- [EXERCISE PROMPT] Starting with the line that contains "Is the rock at (x=376, y=376)" and continuing through the end of the material, rewrite those lines with every "white clapboard siding" renamed to "white wooden siding" and everything else unchanged. Leave out the pictures.

- [RECORDS SUPPLIED]
====
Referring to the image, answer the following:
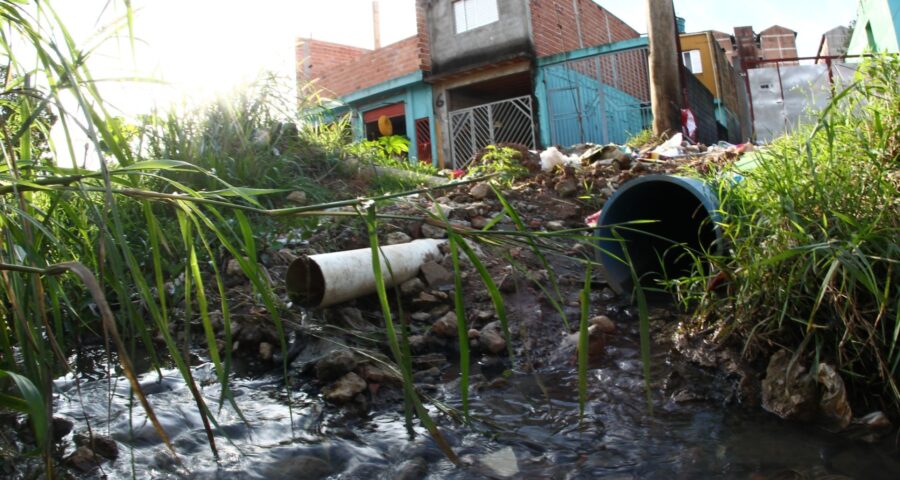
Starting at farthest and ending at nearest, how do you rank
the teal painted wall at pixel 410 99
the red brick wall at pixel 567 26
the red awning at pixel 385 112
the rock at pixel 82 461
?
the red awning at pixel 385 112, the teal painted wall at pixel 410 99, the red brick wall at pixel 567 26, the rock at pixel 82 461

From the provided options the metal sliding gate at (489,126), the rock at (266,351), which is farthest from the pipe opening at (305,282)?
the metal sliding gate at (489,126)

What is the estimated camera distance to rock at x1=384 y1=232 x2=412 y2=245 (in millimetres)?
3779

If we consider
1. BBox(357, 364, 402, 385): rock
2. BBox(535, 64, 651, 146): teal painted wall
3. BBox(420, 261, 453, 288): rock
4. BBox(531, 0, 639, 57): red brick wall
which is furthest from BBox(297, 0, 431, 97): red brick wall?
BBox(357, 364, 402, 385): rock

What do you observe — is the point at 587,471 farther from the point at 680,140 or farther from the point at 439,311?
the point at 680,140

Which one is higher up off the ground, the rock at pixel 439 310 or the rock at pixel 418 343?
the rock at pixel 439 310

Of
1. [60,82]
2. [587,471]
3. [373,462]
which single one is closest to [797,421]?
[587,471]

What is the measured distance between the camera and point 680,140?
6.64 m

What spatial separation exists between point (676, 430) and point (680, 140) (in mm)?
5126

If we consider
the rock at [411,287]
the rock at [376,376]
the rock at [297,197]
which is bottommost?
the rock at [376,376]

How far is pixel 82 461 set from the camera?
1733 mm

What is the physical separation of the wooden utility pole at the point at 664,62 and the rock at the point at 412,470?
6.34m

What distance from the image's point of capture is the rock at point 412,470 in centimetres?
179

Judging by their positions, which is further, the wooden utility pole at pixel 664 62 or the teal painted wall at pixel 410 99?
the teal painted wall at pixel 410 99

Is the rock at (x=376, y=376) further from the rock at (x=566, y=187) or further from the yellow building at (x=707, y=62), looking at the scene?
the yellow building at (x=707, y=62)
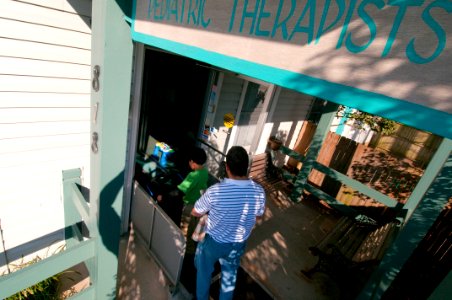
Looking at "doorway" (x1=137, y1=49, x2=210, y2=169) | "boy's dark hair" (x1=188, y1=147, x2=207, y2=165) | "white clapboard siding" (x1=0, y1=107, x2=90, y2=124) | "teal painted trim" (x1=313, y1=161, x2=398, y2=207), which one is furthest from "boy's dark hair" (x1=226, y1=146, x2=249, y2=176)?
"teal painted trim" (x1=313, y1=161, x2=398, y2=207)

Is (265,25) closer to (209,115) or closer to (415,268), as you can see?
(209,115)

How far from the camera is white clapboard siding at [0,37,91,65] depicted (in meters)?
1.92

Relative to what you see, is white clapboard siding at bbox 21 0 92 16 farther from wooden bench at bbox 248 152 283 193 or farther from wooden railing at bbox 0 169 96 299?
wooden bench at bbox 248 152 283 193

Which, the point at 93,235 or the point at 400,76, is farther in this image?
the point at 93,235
====
- [SOLUTION TO THE EXERCISE]
Is the rock at (x=376, y=376) further from the rock at (x=566, y=187) or further from the yellow building at (x=707, y=62), looking at the scene?
the yellow building at (x=707, y=62)
Looking at "doorway" (x1=137, y1=49, x2=210, y2=169) | "boy's dark hair" (x1=188, y1=147, x2=207, y2=165) | "white wooden siding" (x1=0, y1=107, x2=90, y2=124) | "teal painted trim" (x1=313, y1=161, x2=398, y2=207), which one is furthest from "boy's dark hair" (x1=226, y1=146, x2=249, y2=176)?
"teal painted trim" (x1=313, y1=161, x2=398, y2=207)

Is (265,25) closer to (209,115) or closer to (415,268), as you can see?
(209,115)

How far from the camera is white wooden siding at [0,37,91,65] depicted (in meters)?
1.92

Relative to what you see, is white wooden siding at bbox 21 0 92 16 farther from wooden bench at bbox 248 152 283 193 or farther from wooden railing at bbox 0 169 96 299?
wooden bench at bbox 248 152 283 193

Which, the point at 93,235 or the point at 400,76, is farther in this image?
the point at 93,235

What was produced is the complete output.